Mercredi matin, alors qu’aux quatre coins de la planète on restait tétanisé par la sauvagerie des talibans du Pakistan, le royaume dit des purs (sic), Obama et Castro ont stupéfié le monde en annonçant la normalisation des relations diplomatiques entre les deux pays, accompagnée d’échanges de prisonniers. Signe du soin particulier accordé à la dimension délicate du dossier, il avait été décidé que le Canada serait l’unité de lieu des négociations entre deux des plus vieux ennemis du globe.

Avant qu’une deuxième ronde de discussions ne s’amorce sur un certain nombre de sujets et surtout avant que le Congrès n’étudie et donne éventuellement son aval à la mise en bière de l’embargo, les uns et les autres vont ouvrir des ambassades. Quoi d’autre ? Les deux parties se sont entendues pour lever un certain nombre de restrictions sur la mobilité des personnes ; sur un certain nombre d’opérations financières ; pour rayer le nom de Cuba de la liste des pays parrainant le terrorisme et favoriser l’accès à plus de produits technologiques. Restent dans le flou la liberté d’expression et les droits de la personne.

Dans l’attente d’une suite qui ne saurait d’ailleurs tarder, la première étape du rapprochement entre ces deux pays a ceci de riche en enseignements qu’elle est la traduction logique de gestes politiques et économiques posés à Cuba après le retrait de la scène de Fidel Castro en 2006 pour cause de maladie. Bien évidemment, ces faits ont produit leur lot de répercussions politiques, il va sans dire, mais aussi culturelles, aux États-Unis en général et en Floride en particulier. Détaillons.

Lorsqu’il a hérité du pouvoir au milieu de la décennie antérieure, Raúl s’est empressé d’observer la loi politique des petits pas qui, une fois emboîtés les uns dans les autres, fondent une réforme du pays qui ne dit pas son nom. Toujours est-il que le cadet de la famille Castro a assoupli tout d’abord les lois migratoires ; il a privatisé une bonne proportion des terres agricoles ; il a modernisé le code fiscal ; il a réduit passablement le nombre d’emplois publics et donc permis l’exploitation d’un certain nombre d’activités par le privé ; il a ouvert les portes du crédit aux banques non publiques ; il a libéralisé partiellement l’immobilier, etc. Bref, dans la foulée de ces gestes, les mots décentralisation, imputabilité et institutionnalisation n’étaient plus tabous. D’autant que, comme préalable à ces secousses, Raúl Castro avait martelé ces mots : « On réforme ou on coule. »

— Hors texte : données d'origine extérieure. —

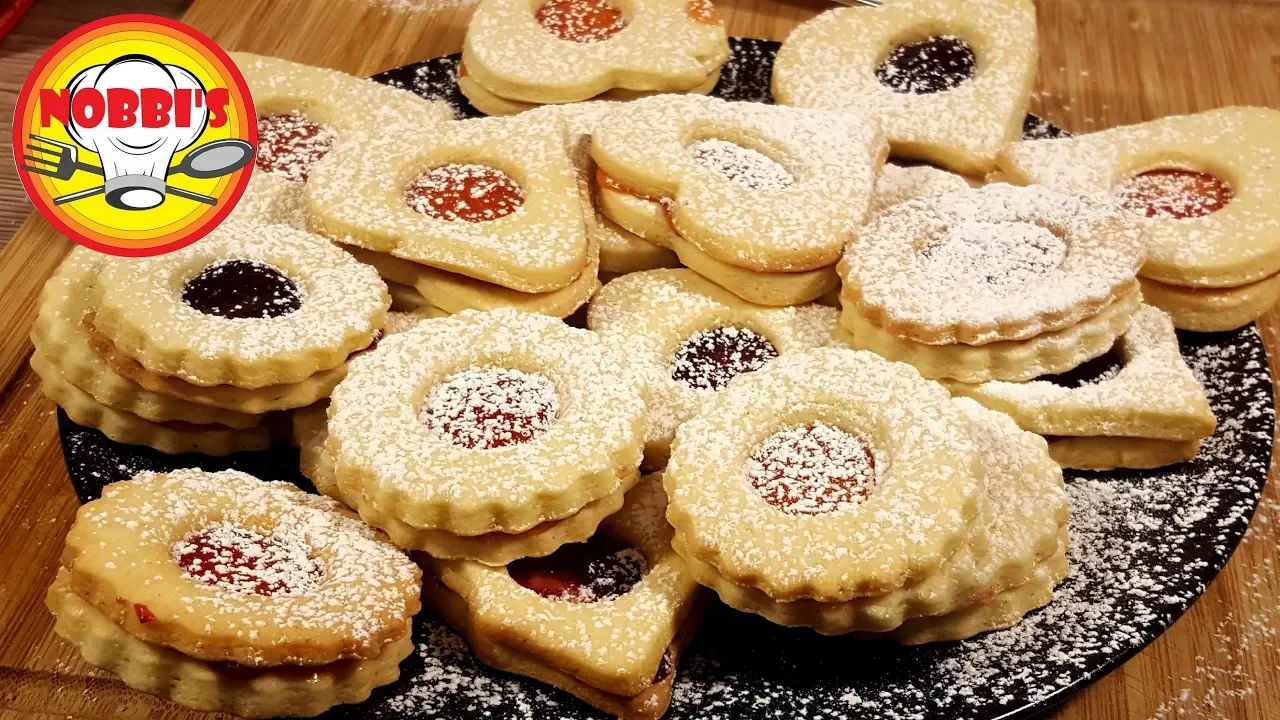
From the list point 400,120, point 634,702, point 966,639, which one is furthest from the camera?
point 400,120

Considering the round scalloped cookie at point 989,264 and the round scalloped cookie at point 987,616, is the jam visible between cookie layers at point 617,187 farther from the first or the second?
the round scalloped cookie at point 987,616

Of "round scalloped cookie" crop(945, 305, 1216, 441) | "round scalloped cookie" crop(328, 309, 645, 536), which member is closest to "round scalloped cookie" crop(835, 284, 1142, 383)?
"round scalloped cookie" crop(945, 305, 1216, 441)

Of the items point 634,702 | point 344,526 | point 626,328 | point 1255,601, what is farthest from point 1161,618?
point 344,526

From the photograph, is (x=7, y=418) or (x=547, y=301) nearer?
(x=547, y=301)

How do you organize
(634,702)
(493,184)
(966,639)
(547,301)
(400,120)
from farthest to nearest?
(400,120), (493,184), (547,301), (966,639), (634,702)

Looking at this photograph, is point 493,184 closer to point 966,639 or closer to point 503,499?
point 503,499

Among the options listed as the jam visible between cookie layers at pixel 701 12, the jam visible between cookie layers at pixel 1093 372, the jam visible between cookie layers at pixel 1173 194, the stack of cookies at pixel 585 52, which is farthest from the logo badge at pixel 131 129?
the jam visible between cookie layers at pixel 1173 194
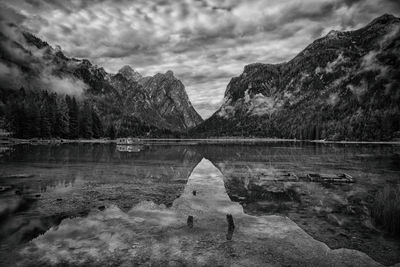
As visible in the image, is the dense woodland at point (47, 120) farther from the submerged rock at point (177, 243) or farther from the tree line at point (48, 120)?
the submerged rock at point (177, 243)

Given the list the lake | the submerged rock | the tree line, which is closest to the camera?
the submerged rock

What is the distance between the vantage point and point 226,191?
31.3 m

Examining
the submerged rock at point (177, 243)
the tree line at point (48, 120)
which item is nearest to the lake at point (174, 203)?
the submerged rock at point (177, 243)

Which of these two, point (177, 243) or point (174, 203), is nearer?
point (177, 243)

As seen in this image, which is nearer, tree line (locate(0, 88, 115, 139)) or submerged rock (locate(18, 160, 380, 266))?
submerged rock (locate(18, 160, 380, 266))

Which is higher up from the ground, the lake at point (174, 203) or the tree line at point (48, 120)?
the tree line at point (48, 120)

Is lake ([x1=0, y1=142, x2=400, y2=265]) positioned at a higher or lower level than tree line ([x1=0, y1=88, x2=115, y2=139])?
lower

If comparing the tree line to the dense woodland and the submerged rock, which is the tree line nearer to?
the dense woodland

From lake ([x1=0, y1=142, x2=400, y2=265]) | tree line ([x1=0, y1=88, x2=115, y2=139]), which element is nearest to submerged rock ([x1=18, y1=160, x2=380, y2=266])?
lake ([x1=0, y1=142, x2=400, y2=265])

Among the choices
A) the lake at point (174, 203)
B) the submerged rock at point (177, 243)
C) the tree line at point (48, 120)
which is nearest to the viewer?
the submerged rock at point (177, 243)

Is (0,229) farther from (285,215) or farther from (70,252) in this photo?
(285,215)

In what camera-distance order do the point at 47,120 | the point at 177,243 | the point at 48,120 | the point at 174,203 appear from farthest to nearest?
the point at 48,120 → the point at 47,120 → the point at 174,203 → the point at 177,243

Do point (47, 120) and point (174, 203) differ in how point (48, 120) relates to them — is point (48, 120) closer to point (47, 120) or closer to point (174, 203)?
point (47, 120)

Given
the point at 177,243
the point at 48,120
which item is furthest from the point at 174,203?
the point at 48,120
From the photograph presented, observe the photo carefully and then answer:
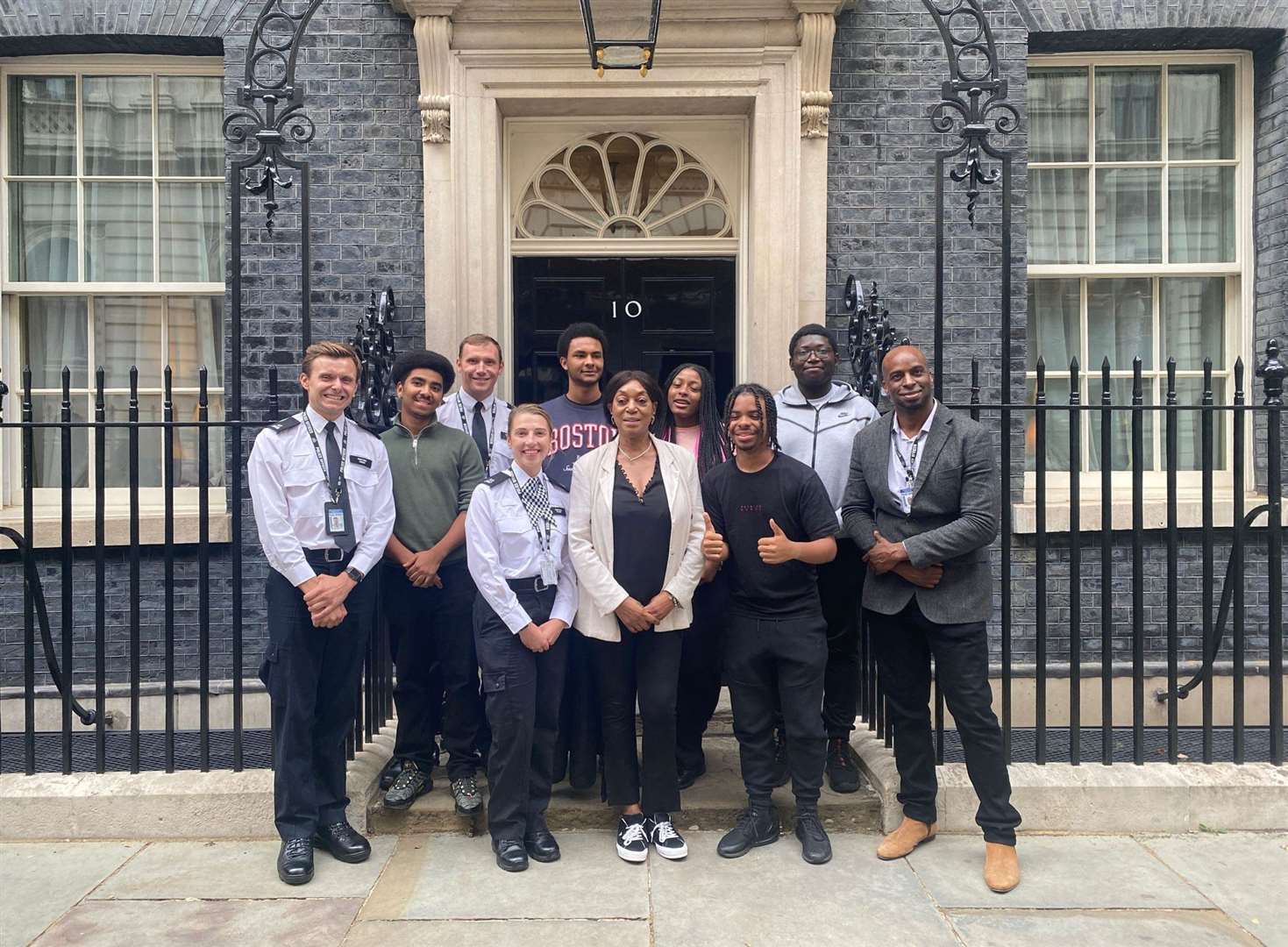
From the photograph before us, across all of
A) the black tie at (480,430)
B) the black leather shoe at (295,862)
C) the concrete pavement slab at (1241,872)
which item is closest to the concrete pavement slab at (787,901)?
the concrete pavement slab at (1241,872)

Aux petits pas évoqués, il faut maintenant greffer une décision carrément macropolitique. En 2013, la persistance des éclats économiques produits par la crise de 2008 a convaincu Castro qu’au nom du principe de réalité, il faut s’employer à ce que la part du privé dans la confection du PIB atteigne les 50 % d’ici 2018. Ce faisant, le président cubain a fait plus qu’un appel du pied en direction d’Obama car, sans la fin de l’embargo, il lui est impossible d’obtenir satisfaction.

Pour sa part, en signant la normalisation diplomatique et en se disant pour l’arrêt des punitions commerciales qui ont coûté, selon les calculs de La Havane, au-delà de mille milliards depuis leur instauration le 7 février 1962, le président Obama vient d’accomplir un coup d’éclat politique. Chose certaine, entre son entente avec la Chine sur le réchauffement climatique, sa réforme de l’immigration, la prolongation des négociations avec l’Iran et l’annonce d’hier, Obama s’affiche comme la contradiction du canard boiteux, le « lame duck ».